In various forms, the panspermia concept was discussed among scientists in the 1700s, again in the 1800s, and then notably when Sir Fred Hoyle and Chandra Wickramasinghe popularized it about 30 years ago. Mainstream scientists have often dismissed the hypothesis, however, even into the 1990s. But new life has been breathed into the idea in the past decade.
And why do they think this answers any questions at all about origins? Somewhere, sometime in the distant past, life had to originate. Saying life here just came from someplace else only pushes the inevitable to a place science cannot currently investigate, so the unspoken message is that the laws of physics as we know them here must not apply elsewhere, thereby giving hope (aka blind faith in miracles) that things really can just pop out of nowhere and without a cause. In another part of the universe... a magical place where miracles occur. And this is all pronounced with a straight face by respectable scientists.

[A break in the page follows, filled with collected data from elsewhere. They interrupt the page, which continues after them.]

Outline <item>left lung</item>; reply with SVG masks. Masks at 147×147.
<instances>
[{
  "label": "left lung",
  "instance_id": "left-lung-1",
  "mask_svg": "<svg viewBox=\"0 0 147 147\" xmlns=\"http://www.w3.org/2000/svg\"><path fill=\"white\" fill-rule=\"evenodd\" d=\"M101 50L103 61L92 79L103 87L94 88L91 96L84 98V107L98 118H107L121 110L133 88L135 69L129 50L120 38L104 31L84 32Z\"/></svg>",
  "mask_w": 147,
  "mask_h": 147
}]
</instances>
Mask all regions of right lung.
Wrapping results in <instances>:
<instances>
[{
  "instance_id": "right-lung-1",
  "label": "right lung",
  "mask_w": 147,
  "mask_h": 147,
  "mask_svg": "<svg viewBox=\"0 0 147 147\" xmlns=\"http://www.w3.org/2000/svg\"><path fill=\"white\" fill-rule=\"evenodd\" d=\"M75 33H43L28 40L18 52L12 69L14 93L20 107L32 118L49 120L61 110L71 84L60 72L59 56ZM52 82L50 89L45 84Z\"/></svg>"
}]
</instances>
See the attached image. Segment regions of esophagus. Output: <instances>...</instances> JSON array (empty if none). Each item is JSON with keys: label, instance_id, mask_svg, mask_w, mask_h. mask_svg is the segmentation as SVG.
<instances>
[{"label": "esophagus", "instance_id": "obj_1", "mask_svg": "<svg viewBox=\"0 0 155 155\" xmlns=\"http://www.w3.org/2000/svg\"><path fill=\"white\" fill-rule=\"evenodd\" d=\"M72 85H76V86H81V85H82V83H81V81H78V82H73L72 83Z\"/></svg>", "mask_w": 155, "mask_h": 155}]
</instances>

But of course the “elephant in the living room” is that this amounts to an embarrassing admission: that all our scientific observation and knowledge about what we can investigate here, in our world, proves that life simply could never have arisen here by accident. The laws of physics and biology and even philosophy are constrained to conclude that things can’t create themselves, that effects require causes, and that the mind-boggling complexities and inter-dependencies of life require intelligent design from Someone outside the laws of physics.
Faced with such ugly facts, the faithful atheist must imagine a magical place devoid of laws and order and observability, and find a way to call that “science”. You just have to admire a faith like that.